What makes a blog post popular? Part I: Comparing popularity and reading difficulty

November 5, 2008 – 4:16 pm

One of the beautiful things about the Internet is the ease with which anyone can become an author and publisher.  Unfortunately, the sheer volume of information out there makes it challenging to get your voice heard.  This post is the first of a series trying to tease apart what aspects of feed items correlate with their popularity.  I’m a fairly sporadic author, so don’t be surprised if there’s a substantial gap between posts.  The nature of this series will be a fairly exploratory data analysis. In this first post, I want to examine whether well-written feed items are more likely to receive attention than poorly-written ones.
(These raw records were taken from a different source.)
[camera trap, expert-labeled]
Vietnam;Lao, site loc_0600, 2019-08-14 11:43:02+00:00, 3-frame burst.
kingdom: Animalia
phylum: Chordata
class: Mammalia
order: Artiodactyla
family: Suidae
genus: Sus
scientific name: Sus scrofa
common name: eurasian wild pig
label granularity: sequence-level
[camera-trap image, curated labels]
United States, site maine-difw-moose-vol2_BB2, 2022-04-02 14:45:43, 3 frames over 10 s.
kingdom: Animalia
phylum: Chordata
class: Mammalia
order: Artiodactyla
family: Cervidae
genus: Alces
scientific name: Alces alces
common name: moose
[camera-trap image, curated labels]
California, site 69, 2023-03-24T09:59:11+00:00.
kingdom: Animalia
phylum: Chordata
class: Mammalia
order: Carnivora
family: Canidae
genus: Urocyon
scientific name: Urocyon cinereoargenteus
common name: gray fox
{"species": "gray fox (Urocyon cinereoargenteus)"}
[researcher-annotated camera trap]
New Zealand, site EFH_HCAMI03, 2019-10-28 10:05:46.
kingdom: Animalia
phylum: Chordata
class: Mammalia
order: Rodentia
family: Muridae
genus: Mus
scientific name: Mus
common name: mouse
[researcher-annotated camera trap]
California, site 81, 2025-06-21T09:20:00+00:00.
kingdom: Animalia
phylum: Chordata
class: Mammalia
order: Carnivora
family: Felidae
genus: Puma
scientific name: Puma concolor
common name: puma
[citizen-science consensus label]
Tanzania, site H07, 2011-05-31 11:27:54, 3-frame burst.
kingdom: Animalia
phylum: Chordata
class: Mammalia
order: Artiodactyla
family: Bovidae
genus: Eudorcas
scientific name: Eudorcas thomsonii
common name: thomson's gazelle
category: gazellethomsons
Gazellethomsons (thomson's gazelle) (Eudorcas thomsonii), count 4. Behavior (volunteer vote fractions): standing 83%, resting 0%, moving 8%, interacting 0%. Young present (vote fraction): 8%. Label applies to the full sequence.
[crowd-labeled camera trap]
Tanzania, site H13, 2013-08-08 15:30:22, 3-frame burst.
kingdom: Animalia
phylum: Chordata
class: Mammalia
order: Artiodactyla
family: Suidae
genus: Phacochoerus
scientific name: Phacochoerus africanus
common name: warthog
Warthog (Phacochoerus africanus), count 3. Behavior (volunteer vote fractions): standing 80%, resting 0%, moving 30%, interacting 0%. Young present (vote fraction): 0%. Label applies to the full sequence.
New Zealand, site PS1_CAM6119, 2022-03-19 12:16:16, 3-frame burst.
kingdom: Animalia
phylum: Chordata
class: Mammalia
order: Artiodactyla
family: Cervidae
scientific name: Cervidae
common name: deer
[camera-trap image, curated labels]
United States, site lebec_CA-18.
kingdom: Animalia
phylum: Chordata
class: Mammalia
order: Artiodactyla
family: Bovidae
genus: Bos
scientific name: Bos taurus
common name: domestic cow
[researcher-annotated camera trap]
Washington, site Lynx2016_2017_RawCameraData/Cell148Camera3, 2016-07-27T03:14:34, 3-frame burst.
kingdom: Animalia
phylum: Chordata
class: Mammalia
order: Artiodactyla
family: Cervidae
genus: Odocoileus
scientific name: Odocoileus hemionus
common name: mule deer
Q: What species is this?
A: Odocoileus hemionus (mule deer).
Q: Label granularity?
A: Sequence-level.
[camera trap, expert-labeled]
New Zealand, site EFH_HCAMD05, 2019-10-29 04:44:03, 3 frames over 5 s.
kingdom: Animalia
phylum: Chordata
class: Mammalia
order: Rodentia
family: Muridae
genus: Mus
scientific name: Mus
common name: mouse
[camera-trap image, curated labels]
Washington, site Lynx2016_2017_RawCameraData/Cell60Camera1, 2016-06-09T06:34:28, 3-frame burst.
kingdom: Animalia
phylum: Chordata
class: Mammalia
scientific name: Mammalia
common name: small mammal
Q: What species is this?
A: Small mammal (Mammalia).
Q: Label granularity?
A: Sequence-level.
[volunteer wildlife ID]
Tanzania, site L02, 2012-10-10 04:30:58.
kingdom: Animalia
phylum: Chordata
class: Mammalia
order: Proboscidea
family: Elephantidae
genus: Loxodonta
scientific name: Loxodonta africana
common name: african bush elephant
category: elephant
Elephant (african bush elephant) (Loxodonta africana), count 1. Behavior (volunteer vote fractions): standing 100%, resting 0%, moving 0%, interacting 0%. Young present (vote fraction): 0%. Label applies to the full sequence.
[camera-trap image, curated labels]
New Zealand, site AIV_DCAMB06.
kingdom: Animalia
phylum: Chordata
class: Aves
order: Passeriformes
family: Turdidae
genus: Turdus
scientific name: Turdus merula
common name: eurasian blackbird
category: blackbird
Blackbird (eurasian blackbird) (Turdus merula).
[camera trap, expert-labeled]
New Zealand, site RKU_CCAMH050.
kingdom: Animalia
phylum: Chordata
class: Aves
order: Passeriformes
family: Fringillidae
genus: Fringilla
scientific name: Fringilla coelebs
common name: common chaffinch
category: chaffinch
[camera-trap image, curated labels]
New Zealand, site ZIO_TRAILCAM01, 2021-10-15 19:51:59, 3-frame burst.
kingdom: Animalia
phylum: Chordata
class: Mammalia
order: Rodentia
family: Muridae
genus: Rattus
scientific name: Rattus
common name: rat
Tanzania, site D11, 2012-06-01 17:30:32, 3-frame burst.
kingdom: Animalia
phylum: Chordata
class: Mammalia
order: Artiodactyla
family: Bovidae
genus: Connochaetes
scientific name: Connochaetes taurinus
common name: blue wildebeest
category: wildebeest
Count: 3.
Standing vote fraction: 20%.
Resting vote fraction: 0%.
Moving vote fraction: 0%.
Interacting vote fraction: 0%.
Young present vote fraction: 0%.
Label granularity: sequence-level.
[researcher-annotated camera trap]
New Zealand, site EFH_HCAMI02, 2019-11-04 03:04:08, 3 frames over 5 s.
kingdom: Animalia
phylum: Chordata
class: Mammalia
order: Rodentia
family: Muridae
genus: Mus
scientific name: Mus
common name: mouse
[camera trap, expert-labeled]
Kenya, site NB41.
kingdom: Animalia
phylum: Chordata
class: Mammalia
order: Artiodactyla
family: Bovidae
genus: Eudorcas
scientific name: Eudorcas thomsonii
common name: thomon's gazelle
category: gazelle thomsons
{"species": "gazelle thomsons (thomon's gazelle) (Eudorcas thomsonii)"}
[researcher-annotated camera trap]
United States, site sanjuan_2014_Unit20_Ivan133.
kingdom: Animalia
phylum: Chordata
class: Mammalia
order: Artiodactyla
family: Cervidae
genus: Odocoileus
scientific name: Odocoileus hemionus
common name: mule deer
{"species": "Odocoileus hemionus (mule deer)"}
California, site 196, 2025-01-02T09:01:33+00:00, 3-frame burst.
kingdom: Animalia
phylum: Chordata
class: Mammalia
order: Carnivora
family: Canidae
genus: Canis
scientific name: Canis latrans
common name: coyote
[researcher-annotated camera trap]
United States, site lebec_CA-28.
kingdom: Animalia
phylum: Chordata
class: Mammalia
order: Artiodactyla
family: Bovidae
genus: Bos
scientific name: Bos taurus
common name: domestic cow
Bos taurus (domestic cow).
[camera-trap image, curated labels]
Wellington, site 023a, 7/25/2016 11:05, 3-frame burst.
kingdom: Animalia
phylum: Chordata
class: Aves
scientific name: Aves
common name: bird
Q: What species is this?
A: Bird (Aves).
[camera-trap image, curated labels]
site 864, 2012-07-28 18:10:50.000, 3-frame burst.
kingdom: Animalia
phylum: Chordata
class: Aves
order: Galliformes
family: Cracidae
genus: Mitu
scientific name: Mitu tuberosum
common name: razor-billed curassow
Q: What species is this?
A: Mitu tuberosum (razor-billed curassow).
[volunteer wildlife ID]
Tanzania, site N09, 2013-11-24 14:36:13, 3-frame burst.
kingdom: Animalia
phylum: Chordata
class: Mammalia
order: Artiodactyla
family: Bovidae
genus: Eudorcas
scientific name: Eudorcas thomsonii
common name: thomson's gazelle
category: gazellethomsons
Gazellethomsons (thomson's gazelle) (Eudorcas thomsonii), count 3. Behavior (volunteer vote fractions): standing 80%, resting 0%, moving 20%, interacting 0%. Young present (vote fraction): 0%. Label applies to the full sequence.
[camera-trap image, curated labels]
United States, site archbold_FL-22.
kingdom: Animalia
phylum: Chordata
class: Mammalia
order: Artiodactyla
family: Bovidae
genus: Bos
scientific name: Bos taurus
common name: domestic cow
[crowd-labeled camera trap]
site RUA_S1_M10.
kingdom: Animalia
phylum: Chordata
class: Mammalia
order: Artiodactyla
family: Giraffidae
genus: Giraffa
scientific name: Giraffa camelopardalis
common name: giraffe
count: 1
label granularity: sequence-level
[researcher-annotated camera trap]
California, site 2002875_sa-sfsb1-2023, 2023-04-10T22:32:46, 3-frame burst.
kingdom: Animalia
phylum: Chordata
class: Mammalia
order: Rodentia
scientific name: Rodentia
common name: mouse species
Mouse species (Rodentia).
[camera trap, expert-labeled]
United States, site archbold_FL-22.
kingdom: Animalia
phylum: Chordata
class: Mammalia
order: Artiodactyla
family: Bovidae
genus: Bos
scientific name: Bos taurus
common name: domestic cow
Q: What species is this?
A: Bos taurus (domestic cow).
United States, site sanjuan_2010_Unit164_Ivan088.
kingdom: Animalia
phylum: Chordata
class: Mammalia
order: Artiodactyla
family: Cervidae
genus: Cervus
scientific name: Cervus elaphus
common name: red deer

To start, we’ll need a bunch of feed items and measures of popularity and writing quality.  For the popularity measure, I will use the feed item’s NewsGator attention score.  While Newsgator has done some additional work to renormalize the scores to range from 0 to 10 since this post,  it should give you a good idea about what factors into an item’s score.  Put simply, the larger the NewsGator attention score, the more popular the feed item.

I sampled 1,000 feeds collected by FeedHub between Thursday, October 16, 2008 and Thursday, October 23, 2008.  I discarded feeds that did not have an item with a non-zero NewsGator attention score.  I also filtered out feeds where less than 75% of the items in the feed in the date range were non-English or had less than 1,000 bytes of unformatted text.  I did this to focus the feed selection on full-text feeds written in English.

Measuring whether a feed item is well-written is difficult.  As a crude proxy, I use the php-text-statistics package to compute the Flesch-Kincaid Grade Level.  This measure has been around for years and looks at the number of words per sentence and the number of syllables per word to estimate the number of years of education expected for a reader to understand the text.  I also look at the length in bytes of the posts because that is easy to compute.

I use box-and-whisker plots to compare the Flesch-Kincaid Grade Level and feed item length to the NewsGator attention score.  Before we look at those plots, we should understand the distribution of NewsGator attention scores in my dataset.  A simple histogram shows the distribution:

Histogram of NewsGator Attention Scores

The small counts of items with NewsGator attention scores above 7 suggests that we might not want to trust the box-and-whisker plots in that data range.  Comparing the NewsGator attention score to the Flesch-Kincaid Grade Level reveals no correlation between these two measures:

Grade Level Distribution Plotted by NewsGator Attention Score

In the box-and-whisker plot, the box covers the middle 50% of the feed items in the bucket, the bold horizontal line shows the median value, and the circles show outliers.  While there is no correlation between the NewsGator attention score and Flesch-Kincaid Grade Level, it is interesting that the middle 50% of feed items have a grade level ranging from 6.7 to 10.8 with a median grade level of 8.7.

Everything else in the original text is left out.